Die meisten Berichte scheitern an unklaren Kommentaren, die zu einer ebenso unklaren Maßnahmenliste führen. Besser ist es, Kommentare so zu formulieren, dass sie sofort in konkrete Aufgaben umgesetzt werden können.

Beispielsweise:

  • Die Keyword-Gruppe wurde verbessert, liegt aber weiterhin knapp außerhalb der ersten Seite. Fügen Sie interne Links von verwandten Serviceseiten hinzu und aktualisieren Sie den Seitentext.
  • Die Sichtbarkeit ist in einem Zielgebiet gesunken. Überprüfen Sie dort die Live-SERPs und vergleichen Sie sie mit den lokalen Mitbewerbern.
  • Die Kartendarstellung ist gut, aber das Engagement auf der lokalen Landingpage ist gering. Verbessern Sie die Seitenrelevanz und die Conversion-Pfade.

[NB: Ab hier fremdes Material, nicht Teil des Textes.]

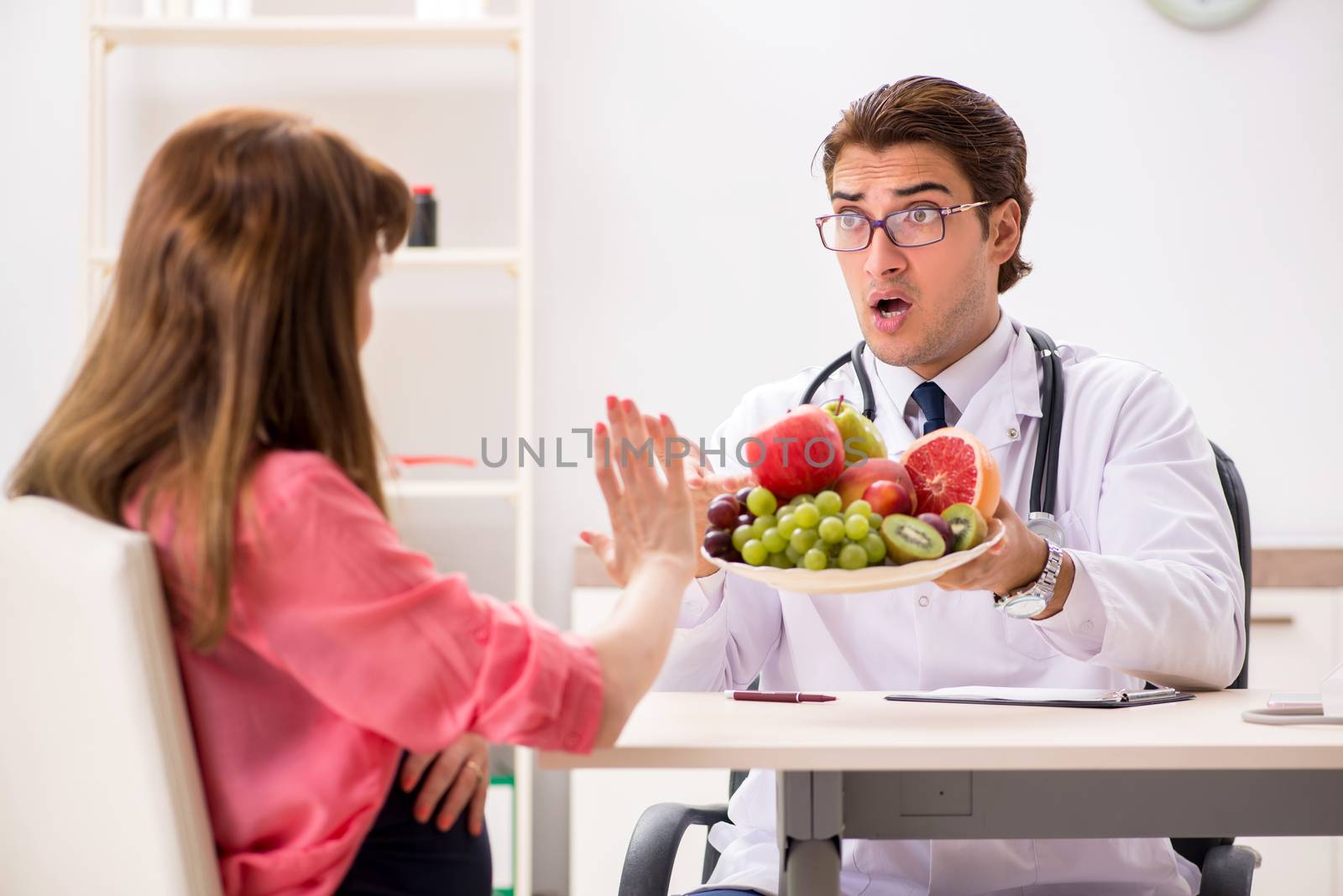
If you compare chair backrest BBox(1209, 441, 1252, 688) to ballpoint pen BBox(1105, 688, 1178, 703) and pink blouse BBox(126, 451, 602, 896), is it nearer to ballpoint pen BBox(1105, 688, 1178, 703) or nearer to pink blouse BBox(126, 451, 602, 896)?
ballpoint pen BBox(1105, 688, 1178, 703)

Wenn Sie schnellere Verbesserungen an standortspezifischen Seiten erzielen möchten, kann Ihnen eine strukturierte SEO-Vorlage für lokale Landingpages dabei helfen, Ranking-Chancen in veröffentlichungsfähige Inhalte umzuwandeln.


Wenn Ihr aktueller Bericht zwar Ranking-Veränderungen aufzeigt, aber keine Handlungsempfehlungen gibt, ist es an der Zeit, den Prozess hinsichtlich lokaler Sichtbarkeit, Kontext in Kartenergebnissen und konkreten Geschäftsmaßnahmen neu zu gestalten. LocalHQ bietet Teams eine zentrale Plattform, um lokale Rankings zu verfolgen, die Performance in Zielgebieten zu überwachen und Berichte in praktische SEO-Entscheidungen umzusetzen.